* **Your instructions**
Rewrite the records below with every instance of "curved parapet" changed to "rounded parapet", keeping all other text unchanged. Omit the pictures from your answer.

* **Provided information**
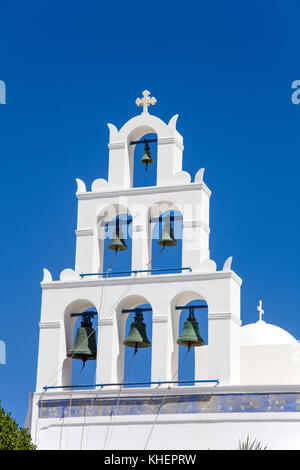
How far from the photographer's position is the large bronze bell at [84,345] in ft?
103

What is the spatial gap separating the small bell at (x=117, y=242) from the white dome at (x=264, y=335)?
398cm

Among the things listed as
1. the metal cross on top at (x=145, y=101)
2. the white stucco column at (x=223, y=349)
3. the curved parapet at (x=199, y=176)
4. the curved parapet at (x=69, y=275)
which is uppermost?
the metal cross on top at (x=145, y=101)

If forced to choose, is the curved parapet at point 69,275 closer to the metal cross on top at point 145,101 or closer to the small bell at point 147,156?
the small bell at point 147,156

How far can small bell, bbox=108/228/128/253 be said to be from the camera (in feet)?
106

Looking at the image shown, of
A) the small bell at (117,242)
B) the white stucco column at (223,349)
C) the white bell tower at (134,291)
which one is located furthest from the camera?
the small bell at (117,242)

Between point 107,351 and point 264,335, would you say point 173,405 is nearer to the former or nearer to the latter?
point 107,351

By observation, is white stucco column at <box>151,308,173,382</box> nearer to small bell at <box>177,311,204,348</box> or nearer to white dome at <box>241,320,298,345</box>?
small bell at <box>177,311,204,348</box>

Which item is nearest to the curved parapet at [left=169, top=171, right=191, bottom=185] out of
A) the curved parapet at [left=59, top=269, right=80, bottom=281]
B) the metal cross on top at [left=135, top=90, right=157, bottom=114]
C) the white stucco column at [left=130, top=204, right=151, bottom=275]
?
the white stucco column at [left=130, top=204, right=151, bottom=275]

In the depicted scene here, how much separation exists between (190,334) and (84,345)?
8.93 ft

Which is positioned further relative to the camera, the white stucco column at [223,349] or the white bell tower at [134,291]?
the white bell tower at [134,291]

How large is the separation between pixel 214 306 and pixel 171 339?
1405 mm

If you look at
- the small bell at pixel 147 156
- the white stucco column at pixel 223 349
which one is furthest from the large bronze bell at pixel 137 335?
the small bell at pixel 147 156

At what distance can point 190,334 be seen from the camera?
1208 inches

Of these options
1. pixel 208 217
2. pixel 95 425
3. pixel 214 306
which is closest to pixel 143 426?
pixel 95 425
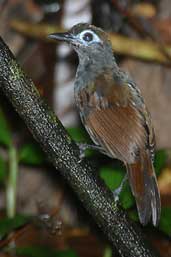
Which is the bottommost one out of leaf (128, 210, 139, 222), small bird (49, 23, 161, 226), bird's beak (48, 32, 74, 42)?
leaf (128, 210, 139, 222)

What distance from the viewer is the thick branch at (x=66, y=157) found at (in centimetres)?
395

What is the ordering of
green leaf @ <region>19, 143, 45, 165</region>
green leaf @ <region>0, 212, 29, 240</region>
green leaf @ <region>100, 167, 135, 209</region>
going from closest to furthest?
1. green leaf @ <region>100, 167, 135, 209</region>
2. green leaf @ <region>0, 212, 29, 240</region>
3. green leaf @ <region>19, 143, 45, 165</region>

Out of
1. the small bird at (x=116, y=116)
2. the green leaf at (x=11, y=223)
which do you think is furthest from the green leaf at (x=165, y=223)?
the green leaf at (x=11, y=223)

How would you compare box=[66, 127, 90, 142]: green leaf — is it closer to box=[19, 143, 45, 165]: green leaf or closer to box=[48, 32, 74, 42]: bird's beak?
box=[19, 143, 45, 165]: green leaf

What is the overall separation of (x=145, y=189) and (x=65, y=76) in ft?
12.0

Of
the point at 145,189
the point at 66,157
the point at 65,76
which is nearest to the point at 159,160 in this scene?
the point at 145,189

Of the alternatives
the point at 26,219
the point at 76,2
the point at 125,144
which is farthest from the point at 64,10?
the point at 125,144

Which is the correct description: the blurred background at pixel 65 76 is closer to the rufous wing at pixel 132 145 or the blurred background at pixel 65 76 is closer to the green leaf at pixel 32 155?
the green leaf at pixel 32 155

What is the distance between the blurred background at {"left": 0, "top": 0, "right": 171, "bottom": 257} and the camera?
7199 mm

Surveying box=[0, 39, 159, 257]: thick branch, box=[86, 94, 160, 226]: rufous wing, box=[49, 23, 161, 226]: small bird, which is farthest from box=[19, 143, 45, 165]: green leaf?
box=[0, 39, 159, 257]: thick branch

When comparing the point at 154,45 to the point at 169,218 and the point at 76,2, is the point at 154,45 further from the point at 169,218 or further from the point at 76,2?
the point at 169,218

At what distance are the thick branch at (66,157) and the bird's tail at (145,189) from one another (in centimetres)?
19

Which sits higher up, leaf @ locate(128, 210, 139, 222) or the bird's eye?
the bird's eye

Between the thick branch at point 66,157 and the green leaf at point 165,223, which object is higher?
the thick branch at point 66,157
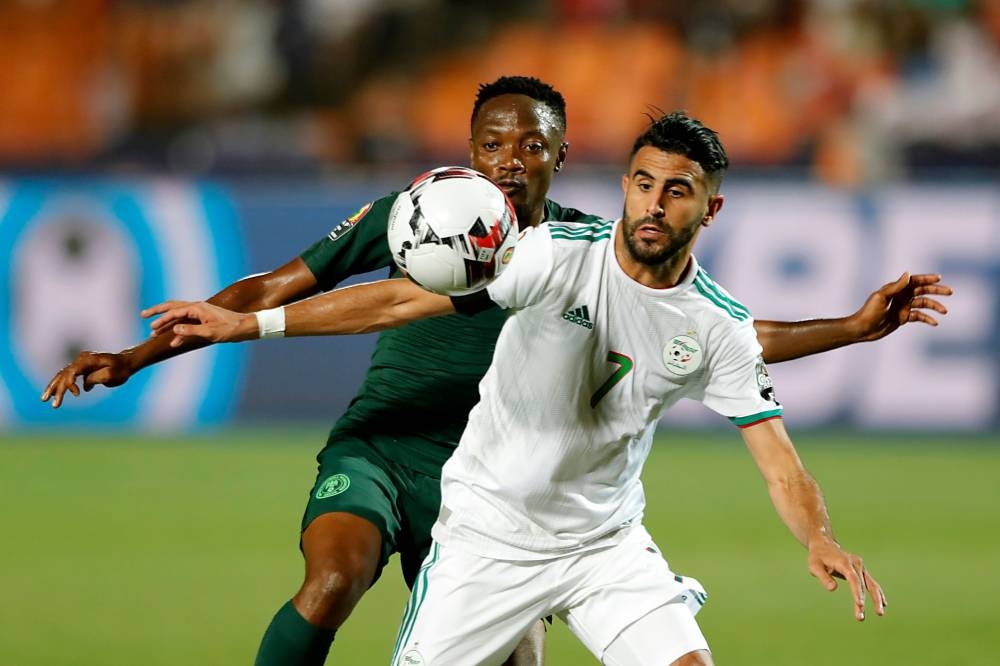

* **Correct response**
How far from the photographer's position is the large bronze bell at [84,345] in ft?
103

What is the spatial gap separating the small bell at (x=117, y=242) from the white dome at (x=264, y=335)?
398cm

Among the things listed as
1. the metal cross on top at (x=145, y=101)
2. the white stucco column at (x=223, y=349)
3. the rounded parapet at (x=199, y=176)
4. the rounded parapet at (x=69, y=275)
which is uppermost?
the metal cross on top at (x=145, y=101)

If forced to choose, is the rounded parapet at point 69,275 closer to the metal cross on top at point 145,101 or closer to the small bell at point 147,156?
the small bell at point 147,156

How far can small bell, bbox=108/228/128/253 be said to be from the camera (in feet)?
106

Looking at the image shown, of
A) the small bell at (117,242)
B) the white stucco column at (223,349)
C) the white bell tower at (134,291)
which one is located furthest from the camera?
the small bell at (117,242)

Between point 107,351 and point 264,335, would you say point 173,405 is nearer to the former or nearer to the latter?
point 107,351

By observation, is white stucco column at <box>151,308,173,382</box> nearer to small bell at <box>177,311,204,348</box> or nearer to white dome at <box>241,320,298,345</box>?
small bell at <box>177,311,204,348</box>

Which item is nearest to the rounded parapet at [left=169, top=171, right=191, bottom=185] out of
A) the rounded parapet at [left=59, top=269, right=80, bottom=281]
B) the metal cross on top at [left=135, top=90, right=157, bottom=114]
C) the white stucco column at [left=130, top=204, right=151, bottom=275]
?
the white stucco column at [left=130, top=204, right=151, bottom=275]

In the depicted scene here, how much separation exists between (190,334) and (84,345)?
8.93 ft

Which is positioned further relative to the camera, the white stucco column at [223,349] or the white bell tower at [134,291]?
the white bell tower at [134,291]

How large is the separation between pixel 214 306 and pixel 171 339?
1405 mm

If you look at
- the small bell at pixel 147 156
- the white stucco column at pixel 223 349
which one is furthest from the large bronze bell at pixel 137 335?
the small bell at pixel 147 156

At what distance can point 190,334 be seen from the camera?
1208 inches

Of these options
1. pixel 208 217
2. pixel 95 425
3. pixel 214 306
which is closest to pixel 143 426?
pixel 95 425
Which is the bottommost one out of leaf (128, 210, 139, 222), small bird (49, 23, 161, 226), bird's beak (48, 32, 74, 42)?
leaf (128, 210, 139, 222)

What distance from the viewer is the thick branch at (x=66, y=157) found at (in centimetres)?
395

What is the ordering of
green leaf @ <region>19, 143, 45, 165</region>
green leaf @ <region>0, 212, 29, 240</region>
green leaf @ <region>100, 167, 135, 209</region>
going from closest to furthest?
1. green leaf @ <region>100, 167, 135, 209</region>
2. green leaf @ <region>0, 212, 29, 240</region>
3. green leaf @ <region>19, 143, 45, 165</region>

Out of
1. the small bird at (x=116, y=116)
2. the green leaf at (x=11, y=223)
which do you think is furthest from the green leaf at (x=165, y=223)?
the green leaf at (x=11, y=223)

How would you compare box=[66, 127, 90, 142]: green leaf — is it closer to box=[19, 143, 45, 165]: green leaf or closer to box=[48, 32, 74, 42]: bird's beak?
box=[19, 143, 45, 165]: green leaf

What is the overall separation of (x=145, y=189) and (x=65, y=76) in ft?
12.0

Of
the point at 145,189
the point at 66,157
the point at 65,76
which is nearest to the point at 159,160 in this scene?
the point at 145,189

Of the alternatives
the point at 26,219
the point at 76,2
the point at 125,144
which is farthest from the point at 64,10?
the point at 125,144

Which is the correct description: the blurred background at pixel 65 76 is closer to the rufous wing at pixel 132 145 or the blurred background at pixel 65 76 is closer to the green leaf at pixel 32 155?
the green leaf at pixel 32 155

What is the distance between the blurred background at {"left": 0, "top": 0, "right": 171, "bottom": 257} and the camera?
7199 mm

Surveying box=[0, 39, 159, 257]: thick branch, box=[86, 94, 160, 226]: rufous wing, box=[49, 23, 161, 226]: small bird, which is farthest from box=[19, 143, 45, 165]: green leaf?
box=[0, 39, 159, 257]: thick branch

When comparing the point at 154,45 to the point at 169,218 and the point at 76,2, is the point at 154,45 further from the point at 169,218 or further from the point at 76,2?
the point at 169,218

At what distance are the thick branch at (66,157) and the bird's tail at (145,189) from one another (in centimetres)?
19

Which sits higher up, leaf @ locate(128, 210, 139, 222) or the bird's eye?
the bird's eye

Between the thick branch at point 66,157 and the green leaf at point 165,223, which object is higher?
the thick branch at point 66,157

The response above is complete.